3.2 Was die früher gewährte Anrechnung von Betreuungsgutschriften für die
Jahre 1999 und 2000 anbelangt, gab die Beschwerdeführerin - wie bereits
erwähnt - im Anmeldeformular vom 17. April 2001 an, ihr pflegebedürftiger
Sohn habe sich in den fraglichen Jahren gesamthaft während "ca. 180 Tagen
p.A." in Hausgemeinschaft mit ihr befunden.  Die gestützt darauf erlassene
anspruchsbejahende Verfügung vom 24. April 2001 erweist sich im Lichte
vorstehender Darlegungen keinesfalls als zweifellos unrichtig, weshalb eine
Wiedererwägung entfällt. Die Streichung der vormals im individuellen Konto
der Beschwerdeführerin eingetragenen Betreuungsgutschriften für die Jahre
1999 und 2000 ist somit rückgängig zu machen.

Demnach erkennt das Eidg. Versicherungsgericht:

1.
Die Verwaltungsgerichtsbeschwerde wird in dem Sinne gutgeheissen, dass der
Entscheid des Sozialversicherungsgerichts Basel-Stadt vom 14. Oktober 2002
und die Kassenverfügung vom 25. Februar 2002 aufgehoben werden und die Sache
an die Ausgleichskasse Basel-Stadt zurückgewiesen wird, damit diese, nach
erfolgter Abklärung im Sinne der Erwägungen, über den Anspruch auf Anrechnung
einer Betreuungsgutschrift für das Jahr 2001 neu verfüge.

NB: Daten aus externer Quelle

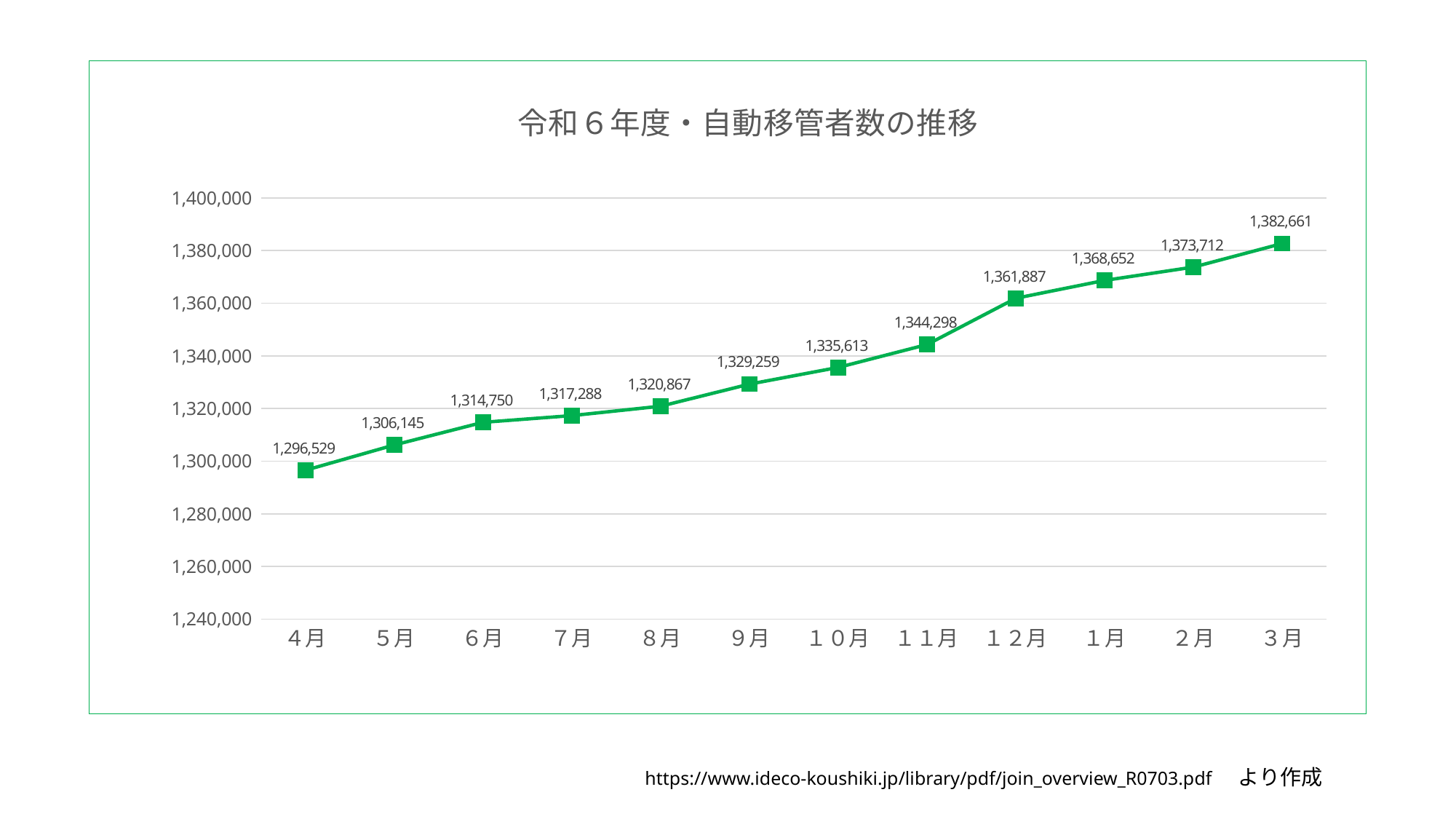
What is the value for 10月? 1,335,613 Is the value for 12月 greater or less than 1,360,000? greater Which is larger, the value for 9月 or the value for 1月? 1月 What kind of chart is shown? line chart What is the value for 3月? 1,382,661 Which month has the highest value? 3月 What is the value for 4月? 1,296,529 What is the difference between the values for 3月 and 4月? 86,132 Do the values rise or fall from 4月 to 3月? rise Which month has the lowest value? 4月 What is the difference between the values for 12月 and 11月? 17,589 How many months are plotted on the chart? 12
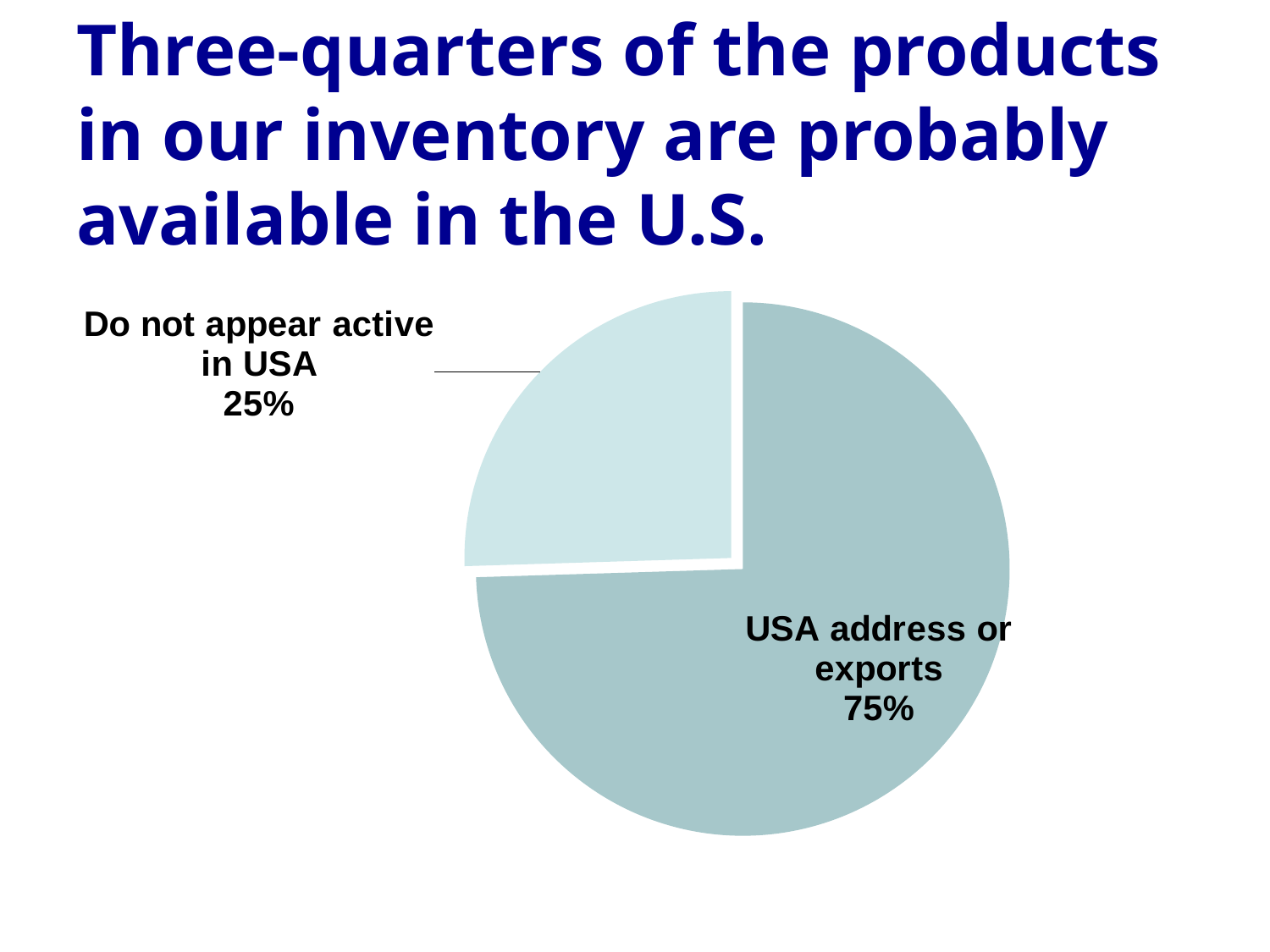
Which is larger: the "USA address or exports" slice or the "Do not appear active in USA" slice? USA address or exports What share of the pie is labelled "Do not appear active in USA"? 25% What is the difference in percentage points between the "USA address or exports" slice and the "Do not appear active in USA" slice? 50 percentage points Which slice of the pie is the largest? USA address or exports Which slice of the pie is pulled out (exploded) from the rest of the pie? Do not appear active in USA What share of the pie is labelled "USA address or exports"? 75% How many slices does the pie chart have? 2 What is the title of the slide containing the pie chart? Three-quarters of the products in our inventory are probably available in the U.S. Which slice of the pie is the smallest? Do not appear active in USA What kind of chart is shown on the slide? Pie chart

Des Weitern wird festgestellt, dass die Beschwerdeführerin Anspruch auf
Anrechnung von Betreuungsgutschriften für die Jahre 1999 und 2000 hat.

2.
Es werden keine Gerichtskosten erhoben.

3.
Die Ausgleichskasse Basel-Stadt hat der Beschwerdeführerin für das Verfahren
vor dem Eidgenössischen Versicherungsgericht eine Parteientschädigung von Fr.
2500.- (einschliesslich Mehrwertsteuer) zu bezahlen.

4.
Das Sozialversicherungsgericht Basel-Stadt wird über eine Parteientschädigung
für das kantonale Verfahren entsprechend dem Ausgang des letztinstanzlichen
Prozesses zu befinden haben.

5.
Dieses Urteil wird den Parteien, dem Sozialversicherungsgericht Basel-Stadt
und dem Bundesamt für Sozialversicherung zugestellt.